Except for some of my coping, or survival, strategies, that is.
So, even though the stay at Sunnaas lifted something big, heavy and soul-destroying from my shoulders, and the examination results were good, it only heralded the start of a lot of hard work. It definitely did not herald the end of struggles - as Sunnaas provided me with a big to-do list regarding how to change my life (or those survival strategies which dominated it) around.
And even though I got top scores on my progress with that to-do list after my control stay at Sunnaas in February (I always work hard at the things I dedicate myself to), that was not the end of that chapter either. Neither was any of the hard work I, and even my family, put in the months since. Although I feel I’ve come a very long way, I cannot say that I’ve come full circle even though some of the hardest work is done.
Being a journalist myself I do understand the quest, or desire for a story with a clear beginning and a clear end, and the appeal of a story about some sort of final victory or of coming full circle. Except that feeling of final victory in the story of my life keeps evading me, as does the clear beginning and end of various chapters.

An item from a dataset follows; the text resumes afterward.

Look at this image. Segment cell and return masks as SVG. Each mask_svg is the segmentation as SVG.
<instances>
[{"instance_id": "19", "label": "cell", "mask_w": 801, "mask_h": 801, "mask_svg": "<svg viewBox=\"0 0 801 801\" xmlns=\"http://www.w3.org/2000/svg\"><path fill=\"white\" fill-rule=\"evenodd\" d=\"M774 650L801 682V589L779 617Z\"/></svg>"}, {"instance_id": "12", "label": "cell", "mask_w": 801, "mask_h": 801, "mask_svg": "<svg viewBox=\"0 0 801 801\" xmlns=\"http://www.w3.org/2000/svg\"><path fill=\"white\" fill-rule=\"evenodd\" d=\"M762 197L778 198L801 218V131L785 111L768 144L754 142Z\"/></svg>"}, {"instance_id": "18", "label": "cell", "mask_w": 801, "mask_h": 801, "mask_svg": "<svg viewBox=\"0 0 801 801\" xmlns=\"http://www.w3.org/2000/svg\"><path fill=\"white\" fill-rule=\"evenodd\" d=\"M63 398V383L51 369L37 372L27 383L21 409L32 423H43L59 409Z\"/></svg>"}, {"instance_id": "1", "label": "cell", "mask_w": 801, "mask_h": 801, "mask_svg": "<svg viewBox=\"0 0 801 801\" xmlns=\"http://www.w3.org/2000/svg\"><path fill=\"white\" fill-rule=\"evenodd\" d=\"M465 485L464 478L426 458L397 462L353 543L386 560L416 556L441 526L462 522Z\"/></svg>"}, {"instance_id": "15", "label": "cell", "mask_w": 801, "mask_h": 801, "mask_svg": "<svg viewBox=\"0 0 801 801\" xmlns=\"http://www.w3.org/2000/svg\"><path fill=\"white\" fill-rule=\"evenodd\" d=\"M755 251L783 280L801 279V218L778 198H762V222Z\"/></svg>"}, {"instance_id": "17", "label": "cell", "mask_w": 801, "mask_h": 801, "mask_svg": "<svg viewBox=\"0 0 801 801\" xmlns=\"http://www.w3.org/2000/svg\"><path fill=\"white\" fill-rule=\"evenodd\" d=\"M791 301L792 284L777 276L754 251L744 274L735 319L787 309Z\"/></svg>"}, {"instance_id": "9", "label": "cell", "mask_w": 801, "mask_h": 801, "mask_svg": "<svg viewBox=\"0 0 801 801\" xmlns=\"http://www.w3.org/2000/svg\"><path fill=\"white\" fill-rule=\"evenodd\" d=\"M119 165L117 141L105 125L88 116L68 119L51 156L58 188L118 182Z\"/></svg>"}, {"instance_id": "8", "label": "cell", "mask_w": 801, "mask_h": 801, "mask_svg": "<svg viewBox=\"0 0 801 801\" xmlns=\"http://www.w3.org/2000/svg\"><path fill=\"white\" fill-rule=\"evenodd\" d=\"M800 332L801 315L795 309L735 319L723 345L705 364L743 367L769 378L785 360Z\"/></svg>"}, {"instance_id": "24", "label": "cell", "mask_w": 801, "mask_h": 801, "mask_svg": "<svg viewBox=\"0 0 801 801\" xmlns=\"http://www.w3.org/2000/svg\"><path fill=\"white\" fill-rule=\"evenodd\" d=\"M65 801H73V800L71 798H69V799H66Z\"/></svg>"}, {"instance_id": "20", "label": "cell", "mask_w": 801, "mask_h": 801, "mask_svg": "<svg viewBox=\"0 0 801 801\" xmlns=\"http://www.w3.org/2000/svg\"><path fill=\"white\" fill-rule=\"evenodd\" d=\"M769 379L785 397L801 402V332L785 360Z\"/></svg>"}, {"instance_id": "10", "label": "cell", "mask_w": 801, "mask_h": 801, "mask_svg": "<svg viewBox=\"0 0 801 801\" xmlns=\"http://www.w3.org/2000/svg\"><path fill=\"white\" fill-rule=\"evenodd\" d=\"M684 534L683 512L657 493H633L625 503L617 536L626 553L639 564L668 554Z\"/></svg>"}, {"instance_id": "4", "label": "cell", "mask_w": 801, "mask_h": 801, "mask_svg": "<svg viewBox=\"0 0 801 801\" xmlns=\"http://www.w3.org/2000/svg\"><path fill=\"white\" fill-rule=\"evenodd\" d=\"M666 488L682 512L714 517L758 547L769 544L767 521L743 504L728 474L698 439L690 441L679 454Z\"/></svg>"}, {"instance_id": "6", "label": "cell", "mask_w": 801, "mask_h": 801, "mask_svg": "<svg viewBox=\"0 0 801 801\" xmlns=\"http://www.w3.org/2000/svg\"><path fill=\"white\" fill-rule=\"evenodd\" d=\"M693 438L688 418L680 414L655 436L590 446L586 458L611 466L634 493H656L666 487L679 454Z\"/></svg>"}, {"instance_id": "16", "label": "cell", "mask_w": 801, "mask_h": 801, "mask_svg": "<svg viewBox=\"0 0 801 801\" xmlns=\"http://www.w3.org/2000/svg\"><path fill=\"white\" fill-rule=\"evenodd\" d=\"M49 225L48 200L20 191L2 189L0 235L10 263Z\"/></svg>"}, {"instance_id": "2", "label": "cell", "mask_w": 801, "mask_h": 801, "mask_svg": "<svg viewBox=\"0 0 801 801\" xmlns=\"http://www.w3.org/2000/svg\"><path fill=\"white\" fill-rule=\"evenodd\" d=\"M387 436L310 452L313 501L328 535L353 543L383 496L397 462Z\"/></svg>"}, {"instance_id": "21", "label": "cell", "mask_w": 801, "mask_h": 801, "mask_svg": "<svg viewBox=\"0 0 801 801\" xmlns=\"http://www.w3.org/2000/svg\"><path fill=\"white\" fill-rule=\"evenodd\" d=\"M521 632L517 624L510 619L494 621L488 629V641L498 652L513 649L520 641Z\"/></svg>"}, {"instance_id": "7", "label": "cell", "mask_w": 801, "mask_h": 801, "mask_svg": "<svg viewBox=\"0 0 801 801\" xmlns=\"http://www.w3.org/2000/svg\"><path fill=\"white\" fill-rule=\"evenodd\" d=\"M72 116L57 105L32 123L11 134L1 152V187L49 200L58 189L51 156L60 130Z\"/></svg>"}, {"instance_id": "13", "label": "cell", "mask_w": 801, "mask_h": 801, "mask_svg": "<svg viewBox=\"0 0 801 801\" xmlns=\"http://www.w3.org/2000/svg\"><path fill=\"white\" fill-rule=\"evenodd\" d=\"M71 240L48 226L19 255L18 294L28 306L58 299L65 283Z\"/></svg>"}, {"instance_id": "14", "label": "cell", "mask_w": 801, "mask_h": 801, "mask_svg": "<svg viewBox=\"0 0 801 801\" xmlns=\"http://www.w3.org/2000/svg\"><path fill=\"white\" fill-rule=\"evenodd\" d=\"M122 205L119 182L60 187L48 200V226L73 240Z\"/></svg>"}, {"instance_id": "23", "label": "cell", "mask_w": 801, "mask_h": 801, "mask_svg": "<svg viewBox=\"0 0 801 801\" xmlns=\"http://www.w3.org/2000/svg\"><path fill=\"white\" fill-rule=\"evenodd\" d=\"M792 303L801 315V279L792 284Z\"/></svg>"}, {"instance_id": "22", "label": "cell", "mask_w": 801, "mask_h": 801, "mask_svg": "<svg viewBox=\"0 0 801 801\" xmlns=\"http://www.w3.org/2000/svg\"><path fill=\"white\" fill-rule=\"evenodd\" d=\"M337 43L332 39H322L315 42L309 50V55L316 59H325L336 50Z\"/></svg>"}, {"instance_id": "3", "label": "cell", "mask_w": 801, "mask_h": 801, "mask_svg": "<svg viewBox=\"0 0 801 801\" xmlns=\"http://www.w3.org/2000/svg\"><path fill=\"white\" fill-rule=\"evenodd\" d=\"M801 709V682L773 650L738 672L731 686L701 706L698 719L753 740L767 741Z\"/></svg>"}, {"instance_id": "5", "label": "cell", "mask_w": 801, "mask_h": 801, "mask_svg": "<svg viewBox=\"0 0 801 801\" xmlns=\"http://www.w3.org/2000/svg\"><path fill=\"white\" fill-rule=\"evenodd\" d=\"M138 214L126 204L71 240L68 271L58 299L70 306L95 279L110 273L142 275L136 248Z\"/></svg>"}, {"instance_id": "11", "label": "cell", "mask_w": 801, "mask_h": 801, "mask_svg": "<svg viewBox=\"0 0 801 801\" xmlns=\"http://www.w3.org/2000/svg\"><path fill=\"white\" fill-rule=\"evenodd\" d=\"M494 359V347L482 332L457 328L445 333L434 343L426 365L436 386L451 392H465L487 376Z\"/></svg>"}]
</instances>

"In the media we like black and white stories with obvious heroes and villains a cartoon-like script treatment of the issues ," my friend Tom Burroughes once said. And then there’s life: messy, complex and often non-linear (at least in terms of challenges and life lessons).
Actually, the best journalists do come close to describing it, and sometimes do manage to describe it perfectly, but it’s not run of the mill.
Neither, I suspect, are those necessarily the stories we would prefer to read if we’re honest. I know I at least would prefer for dramas to have clear and achievable solutions, and happy and finite endings. I’d prefer wars to end, policy struggles to be resolved successfully and for all people to beat their personal demons once and for all.
Likewise, I would like to be able to say that I’ve now finally and once and for all got rid of all the negative aspects of those deeply ingrained survival strategies and come full circle.
Instead, If I’m truthful , I’ve probably just come a bit further along the road less travelled…
NB: No new age meaning implied when I use that term, "the road less travelled". However, it is often said that the brain pathways of our habitual thinking and reactions easily can become "superhighways to hell", whereas changing habits is a bit like breaking new ground/creating new brain pathways that, at least to start off with, are narrow and cumbersome to walk. The allegory mentioned in Matthew 7:13-14, about the narrow vs the wide gate, springs to mind, even though I’m not religious.